Book Driver coming to DuPage area July 18

 
Submitted by Emily Johnson
Updated 7/7/2019 9:52 PM

Book Driver is a service to help find good homes for books. If residents are interested in participating in the book drive, just sign up. They will be in the area on Thursday, July 18.

"Elmhurst and DuPage County are just the type of vibrant communities that loves to give away books," said Emily Johnson, chief operating officer for Book Driver.

                                                                                                                                                                                                                       
 

All you have to do is sign up using the web form on the website, www.bookdriver.net and leave the books on the front porch that morning.

"We've been around over six years now and the momentum around finding good homes for books is growing," said Johnson. "There are about a million books that got thrown away yesterday, so a lot of people are on board with this," Johnson said.

Book Driver was started in 2013 in Colorado offering a free book pickup for library patrons and expanded from there. Over 100,000 books are processed per year. The company has since expanded to the Chicago area, and plans to offer the service to other cities.

Book Driver uses a peer-to-peer model to reduce carbon footprint and give away books to 30 organizations.

"We don't focus on any one organization but our idea is more about growing the points of distribution in our model. That could be an individual or organization. Books will end up in the hands of someone who can do something with them, today, in a network model like this. That's where communities are changed by this process," Johnson said.

People find Book Driver online typically, when they have books that they aren't sure what to do with but don't want to throw them away.

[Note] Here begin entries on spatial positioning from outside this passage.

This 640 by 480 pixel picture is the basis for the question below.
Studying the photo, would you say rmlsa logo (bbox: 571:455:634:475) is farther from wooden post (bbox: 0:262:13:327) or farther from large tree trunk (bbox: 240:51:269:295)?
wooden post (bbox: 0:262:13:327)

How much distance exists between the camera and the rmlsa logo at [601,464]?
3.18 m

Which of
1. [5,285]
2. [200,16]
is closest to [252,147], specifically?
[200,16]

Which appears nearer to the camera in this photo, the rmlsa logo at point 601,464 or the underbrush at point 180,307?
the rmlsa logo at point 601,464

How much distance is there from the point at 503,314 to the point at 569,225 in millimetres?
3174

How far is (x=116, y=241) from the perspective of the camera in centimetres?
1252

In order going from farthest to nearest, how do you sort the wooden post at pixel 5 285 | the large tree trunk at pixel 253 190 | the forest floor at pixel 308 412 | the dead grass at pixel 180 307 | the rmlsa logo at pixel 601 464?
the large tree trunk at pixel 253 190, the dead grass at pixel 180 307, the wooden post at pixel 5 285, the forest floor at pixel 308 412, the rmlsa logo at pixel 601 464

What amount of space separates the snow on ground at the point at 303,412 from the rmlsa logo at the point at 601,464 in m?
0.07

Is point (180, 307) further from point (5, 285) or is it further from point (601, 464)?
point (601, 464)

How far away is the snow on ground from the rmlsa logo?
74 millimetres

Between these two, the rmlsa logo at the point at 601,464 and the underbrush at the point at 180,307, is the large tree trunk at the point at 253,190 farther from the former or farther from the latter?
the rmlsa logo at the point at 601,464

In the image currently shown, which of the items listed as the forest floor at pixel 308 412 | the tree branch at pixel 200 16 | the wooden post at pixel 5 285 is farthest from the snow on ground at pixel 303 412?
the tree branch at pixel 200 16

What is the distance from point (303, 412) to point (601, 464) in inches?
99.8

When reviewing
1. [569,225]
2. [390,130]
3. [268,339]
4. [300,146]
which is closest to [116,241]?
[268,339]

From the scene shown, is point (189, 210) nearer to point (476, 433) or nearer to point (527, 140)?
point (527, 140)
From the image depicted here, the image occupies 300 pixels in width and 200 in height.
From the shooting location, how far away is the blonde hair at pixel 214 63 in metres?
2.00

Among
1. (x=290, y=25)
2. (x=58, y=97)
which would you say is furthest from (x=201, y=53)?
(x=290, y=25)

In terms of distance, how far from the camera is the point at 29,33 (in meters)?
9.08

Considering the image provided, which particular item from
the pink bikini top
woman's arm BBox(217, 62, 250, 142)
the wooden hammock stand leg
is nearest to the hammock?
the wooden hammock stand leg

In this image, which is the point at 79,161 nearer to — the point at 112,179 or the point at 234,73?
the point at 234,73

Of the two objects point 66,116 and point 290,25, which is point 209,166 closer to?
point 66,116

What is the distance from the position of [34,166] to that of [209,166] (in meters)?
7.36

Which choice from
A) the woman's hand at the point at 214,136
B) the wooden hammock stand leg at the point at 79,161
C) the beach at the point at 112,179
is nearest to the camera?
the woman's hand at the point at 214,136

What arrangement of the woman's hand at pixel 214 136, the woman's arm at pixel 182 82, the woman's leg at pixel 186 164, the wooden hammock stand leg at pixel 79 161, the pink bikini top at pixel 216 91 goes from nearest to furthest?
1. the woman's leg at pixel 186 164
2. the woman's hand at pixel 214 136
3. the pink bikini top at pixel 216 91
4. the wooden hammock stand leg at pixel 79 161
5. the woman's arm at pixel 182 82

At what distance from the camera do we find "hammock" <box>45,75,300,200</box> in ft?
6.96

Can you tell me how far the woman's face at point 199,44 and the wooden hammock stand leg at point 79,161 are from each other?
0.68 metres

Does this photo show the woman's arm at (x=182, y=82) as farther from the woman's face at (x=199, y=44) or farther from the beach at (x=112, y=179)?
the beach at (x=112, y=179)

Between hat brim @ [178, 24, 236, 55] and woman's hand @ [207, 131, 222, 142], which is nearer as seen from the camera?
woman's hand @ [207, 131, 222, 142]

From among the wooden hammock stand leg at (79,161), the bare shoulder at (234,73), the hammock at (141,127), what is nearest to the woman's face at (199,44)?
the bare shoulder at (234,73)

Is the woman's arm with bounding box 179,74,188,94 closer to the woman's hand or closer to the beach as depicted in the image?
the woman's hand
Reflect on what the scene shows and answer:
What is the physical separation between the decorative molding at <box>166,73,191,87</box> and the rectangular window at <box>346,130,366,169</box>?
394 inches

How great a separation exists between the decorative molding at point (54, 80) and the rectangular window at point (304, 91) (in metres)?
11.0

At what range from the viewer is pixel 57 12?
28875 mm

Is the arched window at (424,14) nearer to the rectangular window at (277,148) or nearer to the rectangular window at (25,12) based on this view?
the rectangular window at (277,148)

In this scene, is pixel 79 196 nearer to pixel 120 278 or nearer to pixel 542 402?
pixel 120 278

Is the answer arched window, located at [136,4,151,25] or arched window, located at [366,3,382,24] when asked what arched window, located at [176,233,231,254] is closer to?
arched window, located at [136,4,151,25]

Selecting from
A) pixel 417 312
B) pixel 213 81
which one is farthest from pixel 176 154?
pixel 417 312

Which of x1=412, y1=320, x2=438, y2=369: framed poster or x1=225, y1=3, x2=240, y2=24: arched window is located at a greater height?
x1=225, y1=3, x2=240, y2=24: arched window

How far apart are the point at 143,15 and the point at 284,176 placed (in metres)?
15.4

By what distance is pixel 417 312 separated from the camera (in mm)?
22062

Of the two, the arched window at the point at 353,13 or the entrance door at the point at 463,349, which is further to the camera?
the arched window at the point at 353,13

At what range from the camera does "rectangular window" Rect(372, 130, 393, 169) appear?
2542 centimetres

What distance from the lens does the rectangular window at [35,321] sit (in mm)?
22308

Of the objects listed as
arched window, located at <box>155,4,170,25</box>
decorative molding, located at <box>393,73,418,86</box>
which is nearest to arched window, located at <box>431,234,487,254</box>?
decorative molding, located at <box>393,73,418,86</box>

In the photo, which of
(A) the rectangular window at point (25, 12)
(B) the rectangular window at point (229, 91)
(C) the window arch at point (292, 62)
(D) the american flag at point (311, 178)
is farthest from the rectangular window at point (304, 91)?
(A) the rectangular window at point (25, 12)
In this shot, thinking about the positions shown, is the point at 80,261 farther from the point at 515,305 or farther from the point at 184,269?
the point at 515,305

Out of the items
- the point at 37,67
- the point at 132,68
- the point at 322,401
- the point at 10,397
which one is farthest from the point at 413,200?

Book Driver is a book sharing website located in Broomfield, Colo., that helps find good homes for books. It is a proud, small business helping find good homes for books. It started in 2013 as an experiment in turning sustainable goods into cash for charity. The market for a book sharing service is strong and growing as more people move and downsize their reading collections. In fact, 885,000 books get thrown away in the United States every day. Theyhope to end that!